More commanding than Gordon Ramsay

If you’ve been disappointed in Siri or how your car’s audio controls can’t seem to understand simple commands such as “dial,” you may soon be in luck. LG’s lineup of ThinQ appliances are designed so users can query their appliances and receive responses in conversational language. The ThinQ appliances, including stoves, washers, dryers and refrigerators, use LG’s proprietary “HomeChat” service, which allows users to send commands and questions to their appliances, such as:

“Preheat the oven to 400 degrees.”

“Do we need milk?”

“Are the clothes on rinse cycle?”

The company promises to offer these appliances in the next year or so.

A real firewall

Consumer Reports got a quick look at the Discovery iQ wall oven from Dacor, and it’s definitely turning up the heat on its less intelligent competitors. Dacor’s latest oven heats, broils and DJs with a few taps of the built-in Android screen.

With the Android-based display, budding chefs can quickly look up a recipe online or listen to their latest book on tape while they clean the dishes. The Dacor oven has its own app, available for iOS or Android devices, which lets users turn it on remotely, change the settings and get notified when their meal is ready.

If this all seems too overwhelming — or too costly — there are many other options. For example, the WeMo Smart Slow Cooker connects to your Android or iPhone so you can turn it on or off remotely, change the temperature and get notified when your meal is ready. It retails for just $99.99.



Smartphones, smarter cooks

Like peanut butter and chocolate, the integration of computing and appliances is likely to prove mostly a good thing. Smartphones and tablets, data in the cloud and the Internet of Things will impact how we cook, what we eat, what groceries we buy and will no doubt improve the skills of many budding home cooks.

For example, recipe sites optimized for our tablet and smartphone screens have become increasingly popular.

Last year, Allrecipes.com found that home cooks are “embracing digital technologies” to find, plan and prepare their meals. Some of their discoveries include:

Users want apps and appliances to help them create healthier meals.

More users are cooking at home than before.

Online recipe sites are the #1 resource for home cooks— much more so than cookbooks.

Apps and websites that include video instructions are rapidly growing in popularity, though still less than 25% of home cooks make use of them.
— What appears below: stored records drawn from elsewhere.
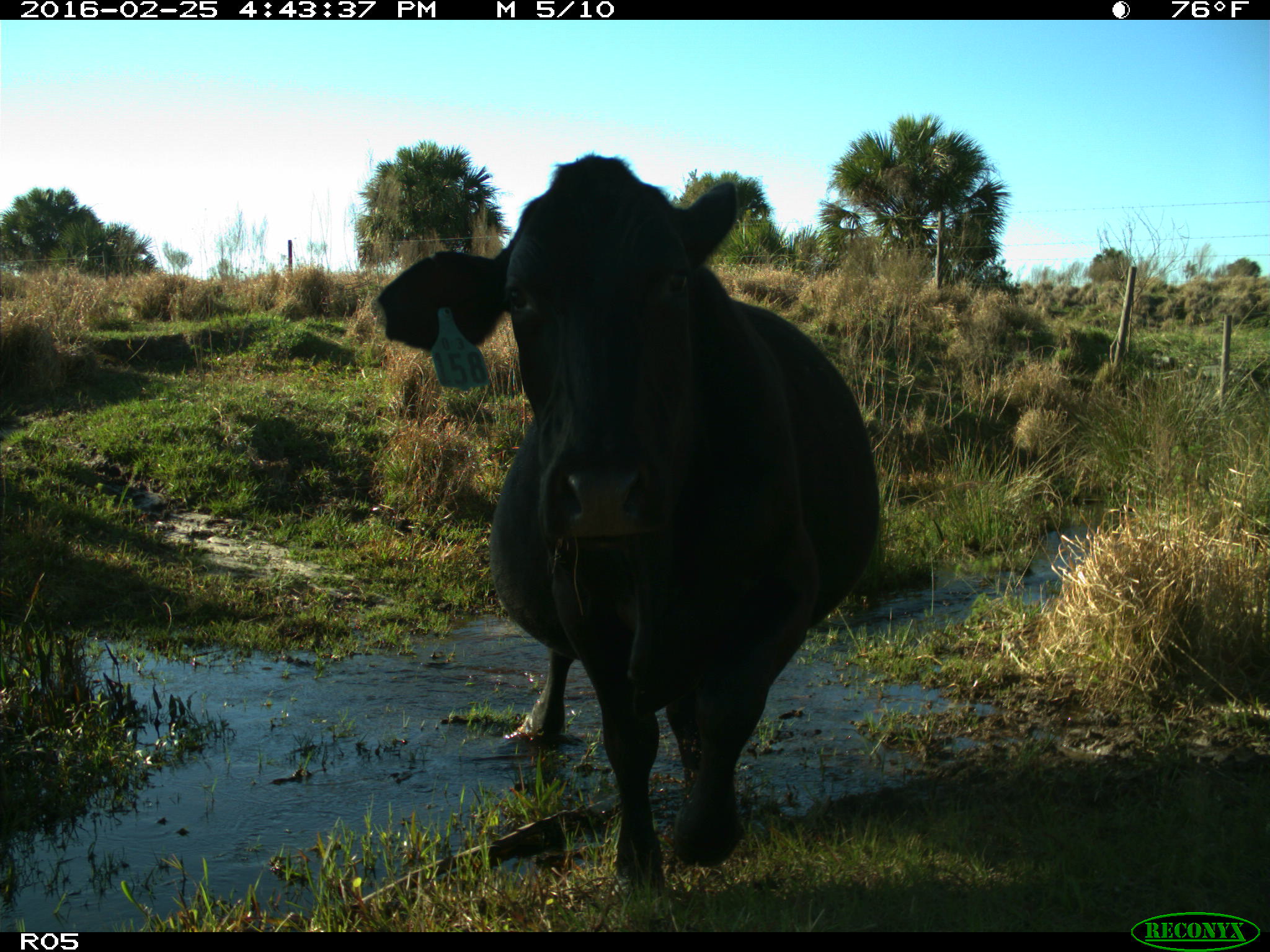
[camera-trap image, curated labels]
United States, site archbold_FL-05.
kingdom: Animalia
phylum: Chordata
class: Mammalia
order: Artiodactyla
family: Bovidae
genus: Bos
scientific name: Bos taurus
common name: domestic cow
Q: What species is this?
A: Bos taurus (domestic cow).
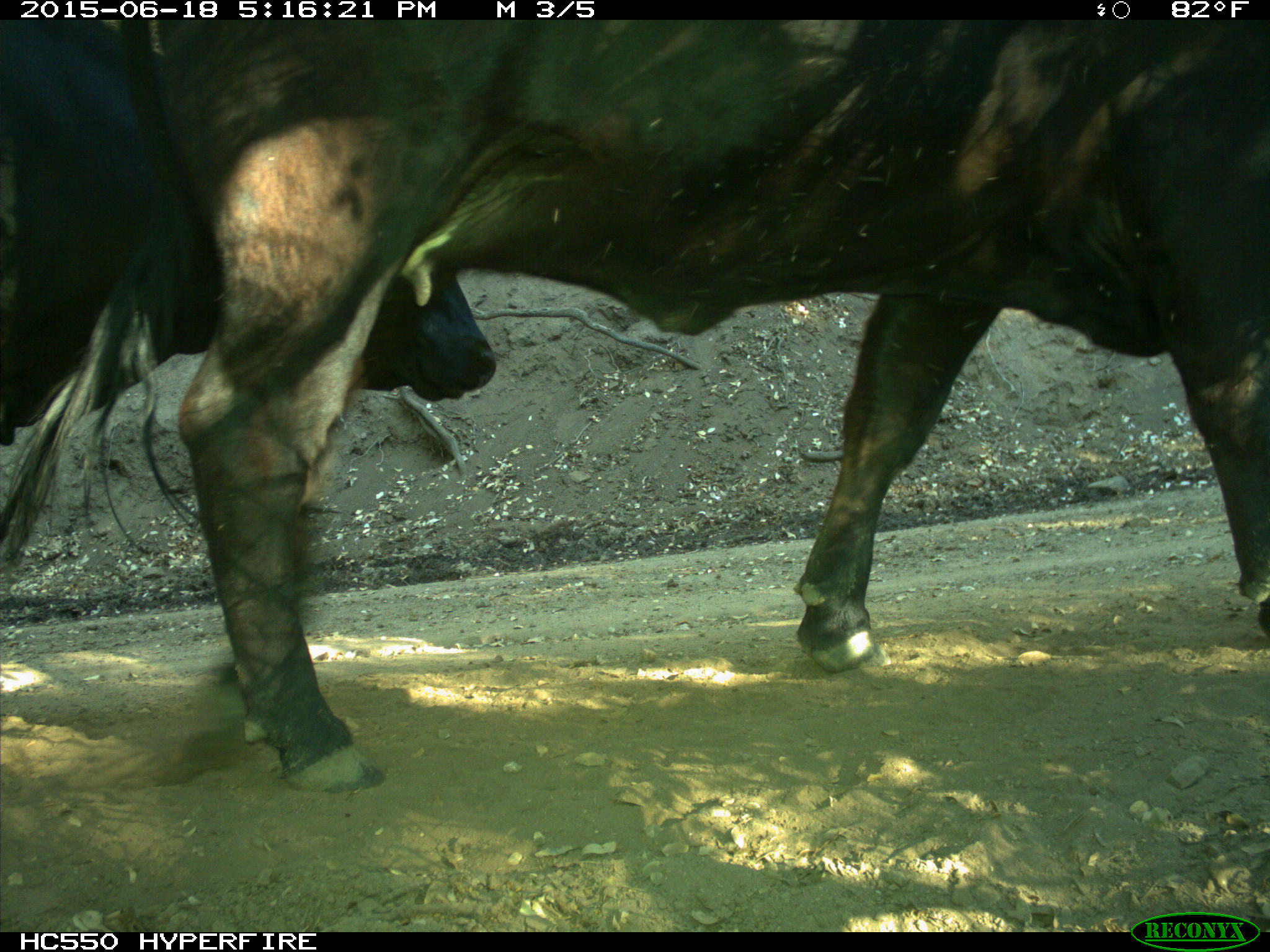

Peer-based ratings have become extremely important to home cooks, about 60% of which make use of recommendations from the crowd, and 42% tell Allrecipes that reviews from others have a lead role in getting them to try new recipes.

A balanced diet of nutrients and technology

Smart kitchens are not only about cooking, of course. They also affect our eating habits. Wearable devices, such as the Fitbit Force, already help us monitor how many miles we’ve walked and how many calories we’ve burned. Combine that with an intelligent refrigerator, and you have the makings of a full-fledged diet plan that would make Jenny Craig quiver in her spandex.

Large-scale appliances aren’t the only kitchen accoutrements getting a 21st century update. The HAPIfork is an electronic fork that uses embedded lights and vibrations to alert you when you’re eating too fast. Why should you care about your BPS (bites per second)? HAPIfork claims accelerated eating leads to poor digestion and overeating. To combat these dining infractions, the HAPIfork measures how much time you took to eat your meal, how many “fork servings” you ate per minute and and the time intervals between “fork servings.” The information is then uploaded via Bluetooth to an online dashboard for review and analysis.

Not for you? Fair enough. But even skeptics can’t deny that eating and cooking are on the cusp of being radically impacted by the very same technologies we use at work, play, when we’re in our cars, running errands or waiting to pick up our children from school. What we eat, when we eat, how we eat, where we eat and who we eat with are all data points that can be codified, archived, analyzed and used to help us make better decisions, meals and social media posts. Just make sure your pictures are a little prettier than Martha Stewart’s.